De afgelopen dagen hebben we het allemaal weer over onze Venlose vrind.
Volgens een nog niet gepubliceerd rapport waarvan de conclusies allerminst vast staan zou Geert Wilders en zijn PVV het vertrouwen in de staat ondermijnen en extreem-rechts zijn. Ja duh, dacht ik bij mezelf toen ik de eerste berichten las. Zodra Wilders zijn mond opent komt er een motie van wantrouwen in verschillende bewoordingen uit gerold.
En Wilders lijkt de richting op te gaan van andere extreem-rechtse partijen in Europa met zijn steeds radicalere uitspraken. Dus misschien is hij wel extreem-rechts of rechts en extreem, zoals de Volkskrant eufemistisch schreef, te noemen?
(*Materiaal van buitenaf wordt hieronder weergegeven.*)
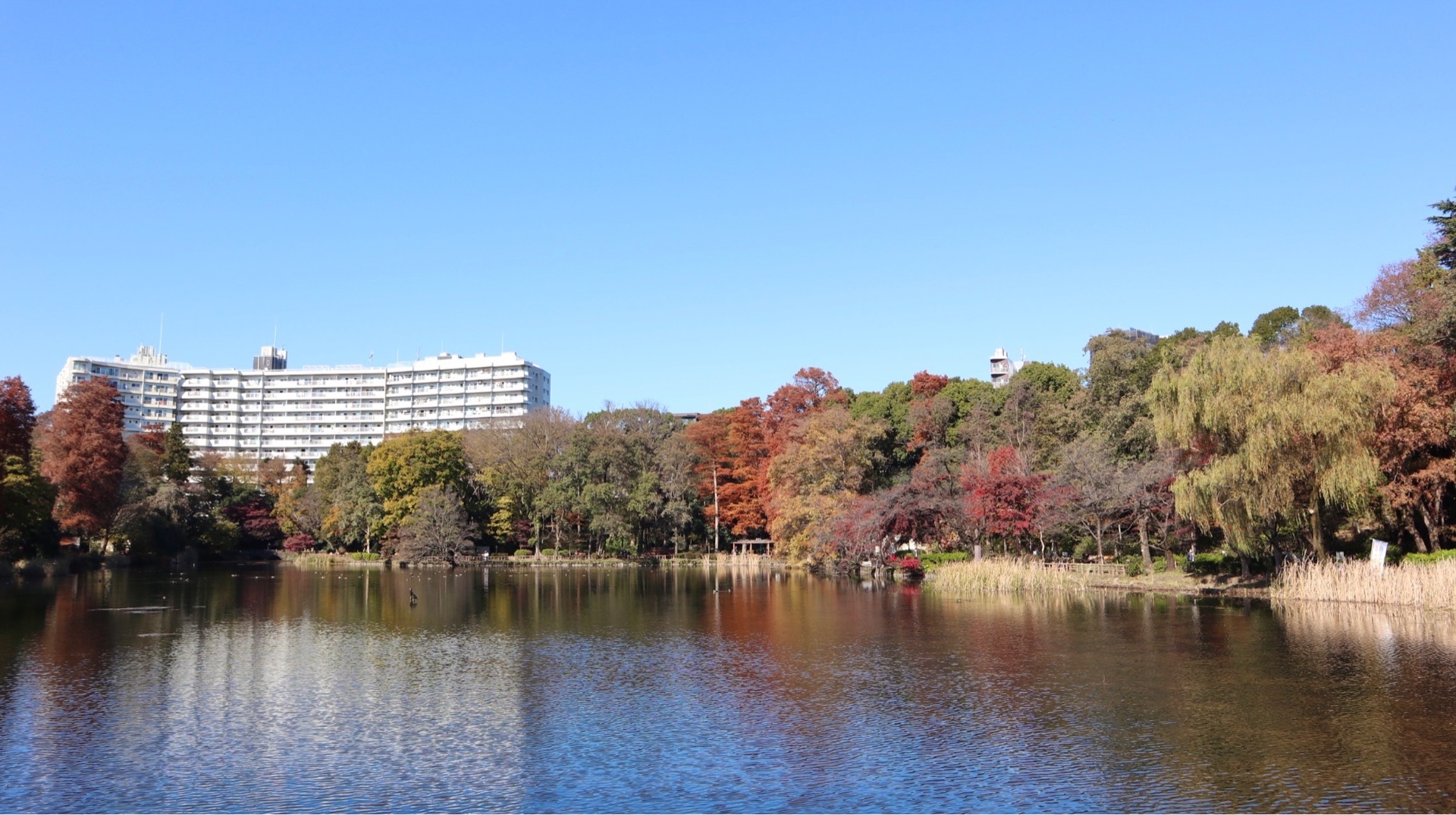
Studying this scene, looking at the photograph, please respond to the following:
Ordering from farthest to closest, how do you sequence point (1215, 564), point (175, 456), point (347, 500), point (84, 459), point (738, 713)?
1. point (175, 456)
2. point (347, 500)
3. point (84, 459)
4. point (1215, 564)
5. point (738, 713)

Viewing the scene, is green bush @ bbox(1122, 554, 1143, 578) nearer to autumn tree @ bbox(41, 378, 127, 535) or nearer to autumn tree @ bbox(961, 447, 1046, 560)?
autumn tree @ bbox(961, 447, 1046, 560)

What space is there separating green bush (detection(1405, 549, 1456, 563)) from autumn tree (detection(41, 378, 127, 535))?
212 feet

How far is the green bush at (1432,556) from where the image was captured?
31328 millimetres

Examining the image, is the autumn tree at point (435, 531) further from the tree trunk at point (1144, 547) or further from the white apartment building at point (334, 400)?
the white apartment building at point (334, 400)

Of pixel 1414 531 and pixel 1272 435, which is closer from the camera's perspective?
pixel 1272 435

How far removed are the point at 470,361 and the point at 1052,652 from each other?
12465 centimetres

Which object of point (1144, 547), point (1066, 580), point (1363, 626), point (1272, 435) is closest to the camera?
point (1363, 626)

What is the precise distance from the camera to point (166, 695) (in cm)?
1928

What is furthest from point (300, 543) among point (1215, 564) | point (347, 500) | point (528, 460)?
point (1215, 564)

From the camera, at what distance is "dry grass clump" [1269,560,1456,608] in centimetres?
2942

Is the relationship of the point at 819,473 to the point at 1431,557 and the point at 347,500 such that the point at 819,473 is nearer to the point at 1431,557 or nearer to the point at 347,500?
the point at 1431,557

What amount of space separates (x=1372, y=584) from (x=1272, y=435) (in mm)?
5454

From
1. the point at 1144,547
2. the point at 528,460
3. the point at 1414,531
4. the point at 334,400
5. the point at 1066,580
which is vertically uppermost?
the point at 334,400

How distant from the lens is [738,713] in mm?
17719
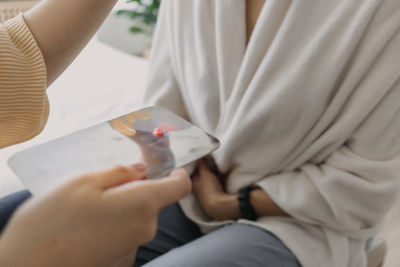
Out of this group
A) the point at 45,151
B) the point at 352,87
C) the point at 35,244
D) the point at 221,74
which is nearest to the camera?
the point at 35,244

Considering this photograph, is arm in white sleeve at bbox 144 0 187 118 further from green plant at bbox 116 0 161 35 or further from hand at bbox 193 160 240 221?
green plant at bbox 116 0 161 35

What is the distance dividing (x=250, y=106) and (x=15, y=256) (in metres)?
0.40

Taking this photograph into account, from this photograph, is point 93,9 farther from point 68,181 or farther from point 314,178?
point 314,178

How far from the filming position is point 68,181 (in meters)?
0.26

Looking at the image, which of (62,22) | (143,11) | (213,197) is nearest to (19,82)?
(62,22)

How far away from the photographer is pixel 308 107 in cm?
54

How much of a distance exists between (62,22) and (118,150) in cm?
21

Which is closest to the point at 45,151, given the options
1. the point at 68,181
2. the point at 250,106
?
the point at 68,181

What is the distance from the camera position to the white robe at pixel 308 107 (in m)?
0.49

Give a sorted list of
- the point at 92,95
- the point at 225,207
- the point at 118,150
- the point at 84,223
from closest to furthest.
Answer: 1. the point at 84,223
2. the point at 118,150
3. the point at 225,207
4. the point at 92,95

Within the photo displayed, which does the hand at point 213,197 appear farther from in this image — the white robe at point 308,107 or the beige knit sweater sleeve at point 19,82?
the beige knit sweater sleeve at point 19,82

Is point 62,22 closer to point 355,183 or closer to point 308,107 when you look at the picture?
point 308,107

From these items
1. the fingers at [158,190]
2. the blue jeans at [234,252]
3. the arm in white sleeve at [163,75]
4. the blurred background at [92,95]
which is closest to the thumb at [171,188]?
the fingers at [158,190]

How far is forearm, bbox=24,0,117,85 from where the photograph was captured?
18.6 inches
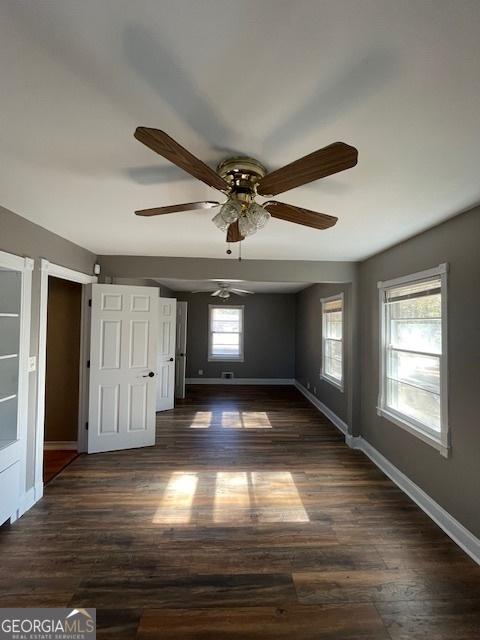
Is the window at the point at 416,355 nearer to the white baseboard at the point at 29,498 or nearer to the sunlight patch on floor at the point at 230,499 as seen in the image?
the sunlight patch on floor at the point at 230,499

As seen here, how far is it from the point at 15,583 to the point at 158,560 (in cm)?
84

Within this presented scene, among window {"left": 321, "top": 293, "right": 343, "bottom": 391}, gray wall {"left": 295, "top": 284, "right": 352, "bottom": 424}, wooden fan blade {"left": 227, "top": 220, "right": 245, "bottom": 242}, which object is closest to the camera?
wooden fan blade {"left": 227, "top": 220, "right": 245, "bottom": 242}

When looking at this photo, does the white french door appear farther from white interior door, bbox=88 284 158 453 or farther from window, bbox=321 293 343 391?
window, bbox=321 293 343 391

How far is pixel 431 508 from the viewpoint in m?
2.66

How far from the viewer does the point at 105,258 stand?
4.05 metres

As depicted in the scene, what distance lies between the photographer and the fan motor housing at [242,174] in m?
1.57

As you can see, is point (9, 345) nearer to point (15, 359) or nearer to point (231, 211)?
point (15, 359)

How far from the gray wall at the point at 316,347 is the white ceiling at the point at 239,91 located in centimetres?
270

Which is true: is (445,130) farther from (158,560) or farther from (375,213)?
(158,560)

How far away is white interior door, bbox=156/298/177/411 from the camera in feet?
18.7

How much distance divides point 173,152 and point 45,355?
9.39 ft

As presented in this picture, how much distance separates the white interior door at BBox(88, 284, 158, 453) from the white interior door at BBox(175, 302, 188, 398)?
257 centimetres

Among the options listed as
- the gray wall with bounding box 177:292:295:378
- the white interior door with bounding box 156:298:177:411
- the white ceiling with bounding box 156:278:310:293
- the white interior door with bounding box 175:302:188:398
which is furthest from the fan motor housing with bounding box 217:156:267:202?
the gray wall with bounding box 177:292:295:378

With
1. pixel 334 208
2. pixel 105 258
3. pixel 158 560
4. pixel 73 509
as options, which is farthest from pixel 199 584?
pixel 105 258
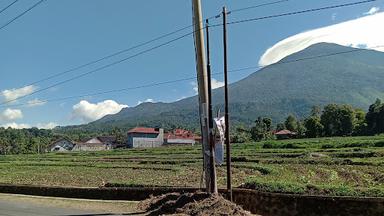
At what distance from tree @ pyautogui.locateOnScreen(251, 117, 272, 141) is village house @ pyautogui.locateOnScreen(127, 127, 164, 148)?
3360 centimetres

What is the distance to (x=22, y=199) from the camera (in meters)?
26.3

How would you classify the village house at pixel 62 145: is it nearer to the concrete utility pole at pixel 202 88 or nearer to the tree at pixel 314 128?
the tree at pixel 314 128

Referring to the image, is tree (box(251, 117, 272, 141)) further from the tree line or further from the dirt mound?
the dirt mound

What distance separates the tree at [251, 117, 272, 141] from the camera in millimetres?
126162

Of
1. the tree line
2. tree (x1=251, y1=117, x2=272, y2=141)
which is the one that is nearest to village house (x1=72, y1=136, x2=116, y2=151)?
tree (x1=251, y1=117, x2=272, y2=141)

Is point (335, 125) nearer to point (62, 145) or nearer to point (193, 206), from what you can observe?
point (62, 145)

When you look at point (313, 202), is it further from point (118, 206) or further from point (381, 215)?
point (118, 206)

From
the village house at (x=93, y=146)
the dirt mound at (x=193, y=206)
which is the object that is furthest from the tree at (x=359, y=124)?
the dirt mound at (x=193, y=206)

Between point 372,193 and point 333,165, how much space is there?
20065 mm

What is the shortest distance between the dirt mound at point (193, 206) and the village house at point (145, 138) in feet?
420

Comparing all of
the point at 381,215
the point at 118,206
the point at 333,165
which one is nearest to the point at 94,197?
the point at 118,206

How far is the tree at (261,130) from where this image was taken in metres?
126

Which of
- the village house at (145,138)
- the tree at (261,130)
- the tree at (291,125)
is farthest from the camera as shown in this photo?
the village house at (145,138)

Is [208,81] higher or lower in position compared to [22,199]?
higher
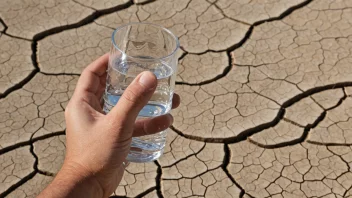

Het voornaamste verschil tussen hem en Filip de Winter is toch vooral die coupe soleil. Zijn verweer dat hij niets tegen moslims heeft maar alleen tegen de islam is een oudbakken truc. Als je met voorstellen komt als de kopvoddentax, immigratiestop, verbod op moskee en Koran, heb je niet veel op met moslims als gelijkwaardige medeburgers.
De sleutelvraag is echter wat we ermee opschieten hem dat etiket op te plakken? Ten eerste is er de gebruikelijke reactie per sms of mail, waarbij Wilders nooit eens gewoon een beetje boos is, of het oneens is met zijn kritikasters. Nee, hij is ziedend, woedend want ‘dit is de zoveelste schandelijke en ziekelijke poging van de elite ons te demoniseren en de PVV en al onze kiezers proberen de mond te snoeren.’ Verder gaat hij er niet op in. Logisch, een inhoudelijk antwoord is natuurlijk moeilijk te geven in 140 tekens.
Daarop volgt een verder publiek debat met bizarre kwalificaties voor Van der Laan en Pechtold als politieke handlangers van Mohamed B. Toch niet echt een uitnodiging tot open debat. Als er ergens de mond gesnoerd wordt is het hier wel met dat soort beschuldigingen. En ondertussen hebben we het dagen achtereen over, jawel Wilders. Het zal hem geen windeieren leggen, vermoed ik zo.
Beter is het om hem op zijn verdediging aan te spreken, zoals Femke Halsema voorstelde bij P&W. Hoezo, ‘we zijn democraten in hart en nieren’ als je in je eentje een partij leidt, waar niemand lid van mag worden met een rijtje buitenlandse financiers waar je geen openheid over geeft. Het lijkt wel een salafistische moskee. En wat is er democratisch aan als je op een hit-and-run manier je monologen houdt en dat debat noemt. Als dat democratisch is, ben ik extreem-links.
Oh ja, in 1998 was het Wim Kok die GroenLinks in de verkiezingscampagne brandmerkte als ‘extreem-links’. We gingen van vijf naar elf kamerzetels. Het kan verkeren.